The exhibit's title is Spanish for "The House That We Invented."
"Guadalajara, starting about 25 or 30 years ago, started to really invest in culture and art and design. The artists who are part of this exhibition — dating back from the '90s until more recently, more or less two generations of artists — have decided (that) instead of leaving for Mexico City, they were going to stay in Guadalajara and make it something special. So, we see a vision for how we can continue to grow and expand as a city and continue the ongoing cultural and economic renaissance," Davis said.
The exhibit will feature works by Mexican artists who rose to international prominence in the 2000s such as Jose Dávila, Eduardo Sarabia and Francisco Ugarte, along with up-and-comers like Isa Carillo, Larissa Garza and Renata Petersen.

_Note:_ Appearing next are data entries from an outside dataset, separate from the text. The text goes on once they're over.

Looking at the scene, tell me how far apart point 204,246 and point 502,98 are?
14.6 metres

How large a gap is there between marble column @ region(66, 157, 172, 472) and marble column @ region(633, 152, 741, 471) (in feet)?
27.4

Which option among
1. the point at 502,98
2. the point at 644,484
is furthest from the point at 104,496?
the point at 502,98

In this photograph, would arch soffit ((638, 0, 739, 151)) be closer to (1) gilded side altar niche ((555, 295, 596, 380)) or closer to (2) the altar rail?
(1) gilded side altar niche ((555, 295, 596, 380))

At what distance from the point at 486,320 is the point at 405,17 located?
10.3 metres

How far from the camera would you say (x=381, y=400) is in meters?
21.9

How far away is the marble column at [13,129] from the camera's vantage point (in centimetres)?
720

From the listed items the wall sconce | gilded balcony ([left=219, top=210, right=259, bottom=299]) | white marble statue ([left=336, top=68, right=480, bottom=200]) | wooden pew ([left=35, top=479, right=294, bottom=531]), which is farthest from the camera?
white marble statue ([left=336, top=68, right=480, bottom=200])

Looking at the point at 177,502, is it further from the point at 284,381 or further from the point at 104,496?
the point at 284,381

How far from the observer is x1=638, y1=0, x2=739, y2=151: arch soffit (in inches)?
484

"We've got a major Mexican-American population ... here in OKC — concentrated on the south side but really all over the metropolitan area — so much so that in fact, later this year, a Mexican consulate is opening in Oklahoma City," Davis said. "We already have a Guatemalan consulate, so we're already an international city in that respect. But bringing in the Mexican consulate will add a new dimension to the city and to its standing internationally."

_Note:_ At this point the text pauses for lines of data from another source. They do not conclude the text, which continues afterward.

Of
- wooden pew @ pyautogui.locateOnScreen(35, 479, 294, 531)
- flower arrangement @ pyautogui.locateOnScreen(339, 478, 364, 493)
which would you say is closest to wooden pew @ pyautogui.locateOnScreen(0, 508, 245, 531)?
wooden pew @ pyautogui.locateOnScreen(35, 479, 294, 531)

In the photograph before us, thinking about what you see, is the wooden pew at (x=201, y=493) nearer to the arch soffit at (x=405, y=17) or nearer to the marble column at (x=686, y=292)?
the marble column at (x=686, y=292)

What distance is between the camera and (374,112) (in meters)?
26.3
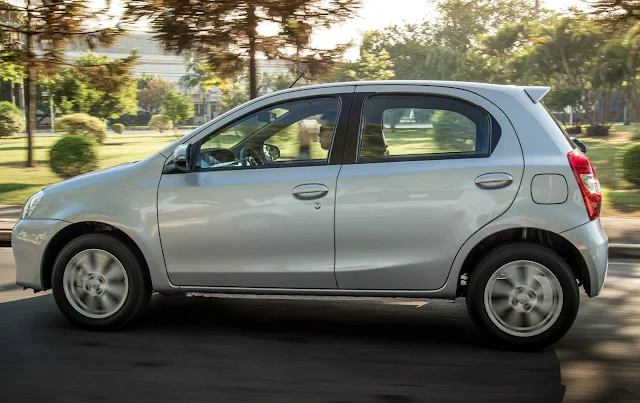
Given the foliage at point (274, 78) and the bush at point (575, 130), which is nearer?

Oklahoma Contemporary already is planning a big Open House weekend Sept. 23-24 to celebrate the debut of "La casa que nos inventamos."
"In a way, it's making up for lost time," Davis said. "We had planned for some amazing things to happen in March of 2020, and the COVID pandemic got in the way of those plans. But we're relaunching in some ways with this exhibition to make sure that everybody here in our community knows that this is their art center and we're open for business."
Reception to celebrate car sculpture's arrival in OKC
Oklahoma Contemporary will celebrate the arrival of Lebrija's classic car sculpture with a free opening reception from 6 to 8 p.m. Thursday. The festivities will include live mariachi music, light refreshments, a cash bar and brief remarks from the artist.
"The automobile for my generation — and for many other generations — I think is the most important object of the 20th century ... with all the concepts and ideas that apply around the car, not only about moving, but also about this sense of freeness," Lebrija, 50, said.
"I think we are arriving to the end of an era now of the gasoline cars. The world is changing, transportation is changing — and they should change, of course. So, I think it's a very melancholic work, in terms of that."
Since it is a public artwork, though, Lebrija said people are free to interpret it as they wish.
"I have my concept around it, but it doesn't matter my concept anymore once it becomes in the public domain. ... All these stories that people start to make out (about it), they all have a certain value," he said.
"But it will create a lot of attention."
'The Car' at Oklahoma Contemporary
What: Gonzalo Lebrija's monumental sculpture "Breve historia del tiempo"
On view: Through March 27.
Where: Campbell Art Park at Oklahoma Contemporary, 11 NW 11.
Free opening reception: 6 to 8 p.m. Thursday.